Deprecating and hiding routes¶
deprecated=True keeps the route live but flags it in the schema; clients
and the docs UI render it struck through. include_in_schema=False keeps
the route fully functional but drops it from the OpenAPI document entirely:
@app.get("/legacy", deprecated=True)
async def legacy():
return {"detail": "use /v2 instead"}
@app.get("/internal/metrics", include_in_schema=False)
async def metrics():
return {"requests": 1234}
Stable operation IDs¶
operation_id defaults to "{name}_{method}" (e.g. get_user_get).
Duplicate auto-generated IDs are disambiguated with a numeric suffix and a
warning. Pin operation_id= to get a stable identifier for generated
clients:
@app.get("/users/{user_id}", operation_id="readUser")
async def get_user(user_id: int):
return {"id": user_id}
Extending the operation object¶
openapi_extra is deep-merged onto the operation object, so you can attach
fields Veloce does not surface directly. Dict keys merge recursively; list
values overwrite:
@app.get(
"/report",
openapi_extra={"x-internal": True, "responses": {"503": {"description": "Down"}}},
)
async def report():
return {"ok": True}
Note
These options live on every method decorator (get, post, ...) and on
Router routes. Route-level tags are appended to the router's tags;
a route-level operation_id or summary overrides any inherited value.
Build the document and inspect the configured operation directly with the in-memory client:
from veloce import TestClient, Veloce
app = Veloce()
@app.post("/items", tags=["items"], summary="Create an item", status_code=201)
async def create_item(name: str):
"""Add a new item to the catalogue."""
return {"name": name}
client = TestClient(app)
schema = client.get("/openapi.json").json()
op = schema["paths"]["/items"]["post"]
assert op["summary"] == "Create an item"
assert op["tags"] == ["items"]
assert op["description"] == "Add a new item to the catalogue."
Reverse URLs¶
Build a URL for a named route instead of hard-coding paths:
@app.get("/users/{user_id}", name="user-detail")
async def user_detail(user_id: int):
...
url = app.url_for("user-detail", user_id=7) # "/users/7"
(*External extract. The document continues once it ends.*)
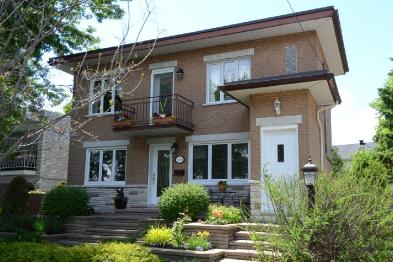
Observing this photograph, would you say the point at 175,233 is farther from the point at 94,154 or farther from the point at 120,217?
the point at 94,154

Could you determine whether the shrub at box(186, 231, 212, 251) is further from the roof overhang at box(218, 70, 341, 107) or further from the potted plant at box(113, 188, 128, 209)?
the potted plant at box(113, 188, 128, 209)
When a route parameter declares a converter, url_for validates the value
against that converter before building the URL, so a reversed URL is guaranteed
to resolve. A value the matcher would reject raises rather than producing a dead
link:
@app.get("/items/{id:int}", name="item")
async def item(id: int):
...
app.url_for("item", id=42) # "/items/42"
app.url_for("item", id="abc") # raises - "abc" is not a valid int segment
Parameters without a typed converter (a bare {name} or a raw-regex segment
like {id:[0-9]+}) accept any stringifiable value.